╭─ Text passage
Bruce Gagnon is coordinator of the Global Network Against Weapons & Nuclear Power in Space.
He offers his own reflections on organizing and the state of America's declining empire....
Tuesday, May 26, 2015
Navy Impacts on Sea Life
Our Maine Peace Walk planning group met in Bath last Saturday to take the next steps in organizing our October 9-24 walk through the state. The walk will be entitled: Militarization of the Seas - Pentagon's Impact on the Oceans. The walk will begin in Ellsworth, Maine and follow Highway 1 south to Portsmouth, New Hampshire where the Navy submarine facility is located.
We had folks at the planning meeting from Maine, New Hampshire and Massachusetts. Like our previous walks this one will be led by monks and nuns from the Nipponzan Myohoji Buddhist order.
The Pentagon has the largest carbon footprint on our Mother Earth. Waging endless war consumes massive amounts of fossil fuels and lays waste to significant environmentally sensitive places on the planet - particularly the oceans.
╰─
╭─ Record excerpts
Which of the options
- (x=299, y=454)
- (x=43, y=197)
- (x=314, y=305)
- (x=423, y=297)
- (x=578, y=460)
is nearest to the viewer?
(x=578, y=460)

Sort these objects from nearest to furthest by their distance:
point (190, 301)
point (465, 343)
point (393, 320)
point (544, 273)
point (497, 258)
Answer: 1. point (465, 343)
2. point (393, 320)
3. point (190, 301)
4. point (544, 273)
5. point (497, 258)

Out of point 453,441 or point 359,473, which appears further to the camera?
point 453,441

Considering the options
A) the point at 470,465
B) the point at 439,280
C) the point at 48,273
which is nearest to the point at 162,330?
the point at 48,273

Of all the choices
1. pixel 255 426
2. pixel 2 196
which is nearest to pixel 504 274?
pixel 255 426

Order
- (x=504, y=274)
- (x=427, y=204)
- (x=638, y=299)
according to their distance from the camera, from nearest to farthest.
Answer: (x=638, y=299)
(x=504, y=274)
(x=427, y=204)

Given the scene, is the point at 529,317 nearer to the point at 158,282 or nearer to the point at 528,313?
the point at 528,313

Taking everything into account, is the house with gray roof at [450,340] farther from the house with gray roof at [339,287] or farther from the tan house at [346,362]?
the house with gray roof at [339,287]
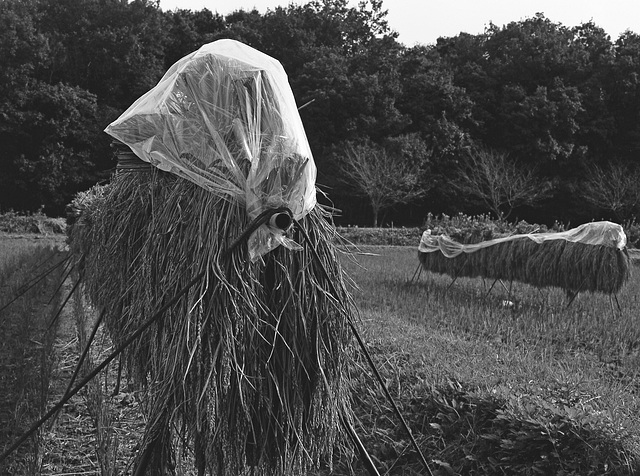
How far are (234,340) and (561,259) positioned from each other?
302 inches

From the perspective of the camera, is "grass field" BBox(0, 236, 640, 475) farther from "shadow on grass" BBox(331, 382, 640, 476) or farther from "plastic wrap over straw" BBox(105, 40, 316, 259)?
"plastic wrap over straw" BBox(105, 40, 316, 259)

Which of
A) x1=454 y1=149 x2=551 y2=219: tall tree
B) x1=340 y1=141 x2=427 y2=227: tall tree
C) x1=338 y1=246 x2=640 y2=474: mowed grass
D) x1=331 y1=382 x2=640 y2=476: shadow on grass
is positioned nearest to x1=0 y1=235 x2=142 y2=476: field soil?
x1=331 y1=382 x2=640 y2=476: shadow on grass

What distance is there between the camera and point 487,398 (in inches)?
154

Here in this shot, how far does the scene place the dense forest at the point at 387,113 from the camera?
28844 mm

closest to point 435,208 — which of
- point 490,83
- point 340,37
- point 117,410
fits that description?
point 490,83

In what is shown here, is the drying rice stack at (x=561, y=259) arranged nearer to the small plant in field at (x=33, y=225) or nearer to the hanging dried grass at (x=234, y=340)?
the hanging dried grass at (x=234, y=340)

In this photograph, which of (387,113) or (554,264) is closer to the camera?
(554,264)

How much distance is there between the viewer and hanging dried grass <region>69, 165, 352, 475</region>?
2285mm

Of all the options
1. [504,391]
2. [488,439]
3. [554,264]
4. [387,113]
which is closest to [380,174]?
[387,113]

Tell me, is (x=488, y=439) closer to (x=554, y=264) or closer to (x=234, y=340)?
(x=234, y=340)

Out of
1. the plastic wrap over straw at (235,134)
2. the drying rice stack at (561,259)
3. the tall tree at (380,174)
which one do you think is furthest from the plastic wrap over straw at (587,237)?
the tall tree at (380,174)

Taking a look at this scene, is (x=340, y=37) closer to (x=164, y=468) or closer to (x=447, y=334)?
(x=447, y=334)

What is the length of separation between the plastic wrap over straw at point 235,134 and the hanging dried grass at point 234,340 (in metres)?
0.10

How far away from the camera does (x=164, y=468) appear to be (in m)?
2.45
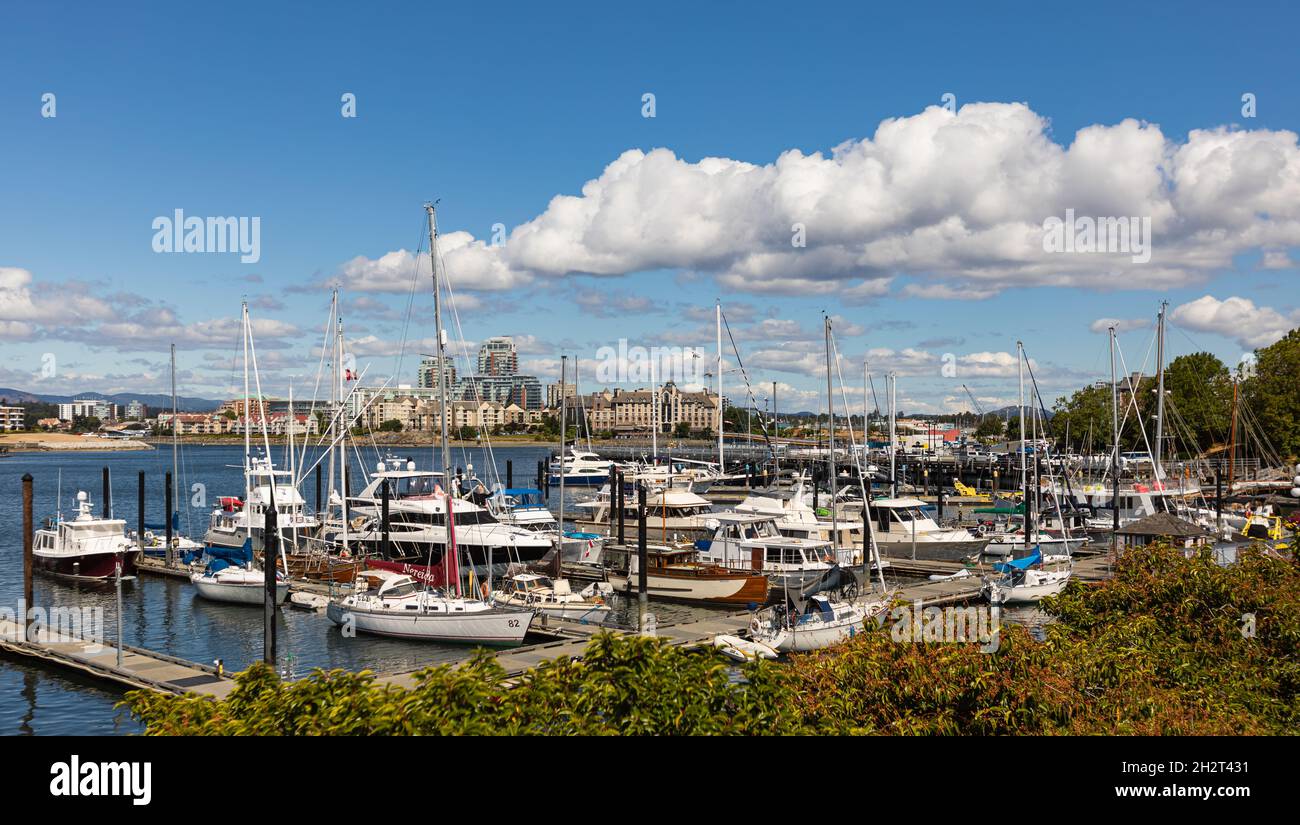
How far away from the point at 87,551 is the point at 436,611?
1071 inches

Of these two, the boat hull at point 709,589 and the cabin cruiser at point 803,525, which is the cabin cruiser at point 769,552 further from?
the boat hull at point 709,589

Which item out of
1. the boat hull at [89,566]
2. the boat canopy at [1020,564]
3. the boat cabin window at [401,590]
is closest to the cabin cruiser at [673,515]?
the boat canopy at [1020,564]

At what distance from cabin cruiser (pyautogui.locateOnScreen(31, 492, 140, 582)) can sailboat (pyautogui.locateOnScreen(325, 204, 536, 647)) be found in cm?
2043

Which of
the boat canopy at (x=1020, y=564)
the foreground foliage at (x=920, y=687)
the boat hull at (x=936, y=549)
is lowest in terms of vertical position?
the boat hull at (x=936, y=549)

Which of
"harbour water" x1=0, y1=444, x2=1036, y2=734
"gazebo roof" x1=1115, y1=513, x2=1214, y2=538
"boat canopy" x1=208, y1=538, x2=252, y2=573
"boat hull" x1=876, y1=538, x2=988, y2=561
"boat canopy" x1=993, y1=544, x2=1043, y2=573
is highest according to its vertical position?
"gazebo roof" x1=1115, y1=513, x2=1214, y2=538

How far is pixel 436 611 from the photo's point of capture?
124 ft

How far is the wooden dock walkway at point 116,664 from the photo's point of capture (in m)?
28.8

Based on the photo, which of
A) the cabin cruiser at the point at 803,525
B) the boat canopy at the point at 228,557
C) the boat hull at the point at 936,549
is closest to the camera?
the cabin cruiser at the point at 803,525

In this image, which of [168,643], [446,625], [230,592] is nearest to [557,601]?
[446,625]

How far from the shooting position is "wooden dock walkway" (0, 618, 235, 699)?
28.8 m

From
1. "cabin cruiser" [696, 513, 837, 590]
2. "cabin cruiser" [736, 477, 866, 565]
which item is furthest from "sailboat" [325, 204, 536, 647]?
"cabin cruiser" [736, 477, 866, 565]

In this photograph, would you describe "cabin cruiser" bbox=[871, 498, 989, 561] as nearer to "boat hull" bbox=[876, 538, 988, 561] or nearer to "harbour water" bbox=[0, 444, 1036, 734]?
"boat hull" bbox=[876, 538, 988, 561]

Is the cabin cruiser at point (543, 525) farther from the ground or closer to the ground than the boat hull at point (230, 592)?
farther from the ground
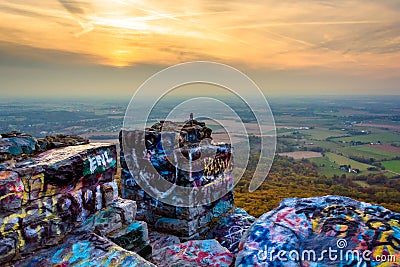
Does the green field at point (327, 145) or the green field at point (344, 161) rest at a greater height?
the green field at point (327, 145)

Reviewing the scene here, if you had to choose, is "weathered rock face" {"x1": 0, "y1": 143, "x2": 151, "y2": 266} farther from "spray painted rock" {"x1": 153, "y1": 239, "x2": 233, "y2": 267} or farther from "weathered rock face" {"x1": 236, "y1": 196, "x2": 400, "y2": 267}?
"weathered rock face" {"x1": 236, "y1": 196, "x2": 400, "y2": 267}

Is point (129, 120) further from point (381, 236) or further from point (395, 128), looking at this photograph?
point (395, 128)

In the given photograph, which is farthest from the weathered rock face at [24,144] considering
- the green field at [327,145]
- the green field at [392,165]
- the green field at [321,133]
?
the green field at [321,133]

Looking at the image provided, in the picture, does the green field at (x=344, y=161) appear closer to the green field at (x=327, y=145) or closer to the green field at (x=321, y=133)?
the green field at (x=327, y=145)

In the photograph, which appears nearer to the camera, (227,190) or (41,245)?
(41,245)

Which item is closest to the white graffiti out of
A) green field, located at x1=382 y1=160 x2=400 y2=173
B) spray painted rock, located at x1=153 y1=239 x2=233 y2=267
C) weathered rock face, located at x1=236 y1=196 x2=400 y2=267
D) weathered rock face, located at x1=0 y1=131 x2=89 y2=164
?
weathered rock face, located at x1=0 y1=131 x2=89 y2=164

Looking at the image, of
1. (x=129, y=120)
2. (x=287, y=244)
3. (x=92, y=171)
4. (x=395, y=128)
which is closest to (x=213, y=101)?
(x=129, y=120)

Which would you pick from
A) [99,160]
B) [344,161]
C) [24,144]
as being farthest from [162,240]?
[344,161]
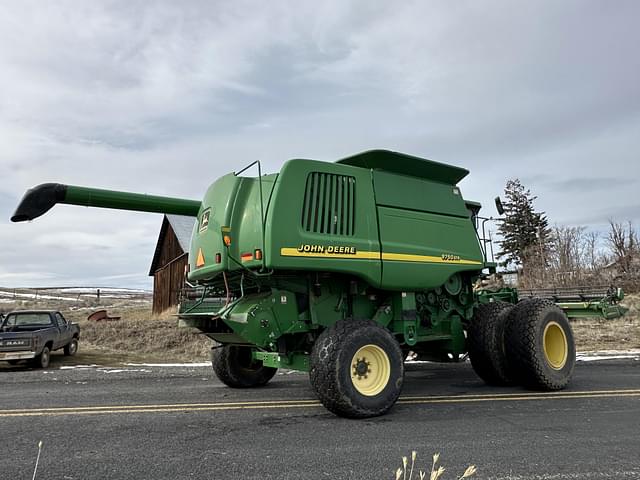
╰─
Work to complete =
**a.** In the Maine Peace Walk post, who will lead the walk?
**b.** Please continue the Maine Peace Walk post from its last sentence.
The rows are separate material and are not part of the Maine Peace Walk post.

Exercise answers =
**a.** Monks and nuns from the Nipponzan Myohoji Buddhist order.

**b.**
One example of military impacts on sea life is the Navy's testing of sonar. Research has shown that beaked and blue whales are sensitive to mid-frequency active sonar and move rapidly away from the source of the sonar, a response that disrupts their feeding and can cause mass strandings. Some marine animals, such as whales and dolphins, use echolocation or "biosonar" systems to locate predators and prey. It is conjectured that active sonar transmitters could confuse these animals and interfere with basic biological functions such as feeding and mating. Study has shown whales experience decompression sickness, a disease that forces nitrogen into gas bubbles in the tissues and is caused by rapid and prolonged surfacing. Although whales were originally thought to be immune to this disease, sonar has been implicated in causing behavioral changes that can lead to decompression sickness.
The U.S. Navy has confirmed that two months ago when three beaked whales were beached in Southern Guam, sonar testing was in fact being conducted in the very same area.
The Navy’s most widely used sonar systems operate in the mid-frequency range. Evidence of the danger caused by these systems surfaced dramatically in 2000, when whales of four different species stranded themselves on beaches in the Bahamas. Although the Navy initially denied responsibility, the government's investigation established that mid-frequency sonar caused the strandings.
After the incident, the area's population of Cuvier's beaked whales nearly disappeared, leading researchers to conclude that they either abandoned their habitat or died at sea. Similar mass strandings have occurred in the Canary Islands, Greece, Madeira, the U.S. Virgin Islands, Hawaii and other sites around the globe.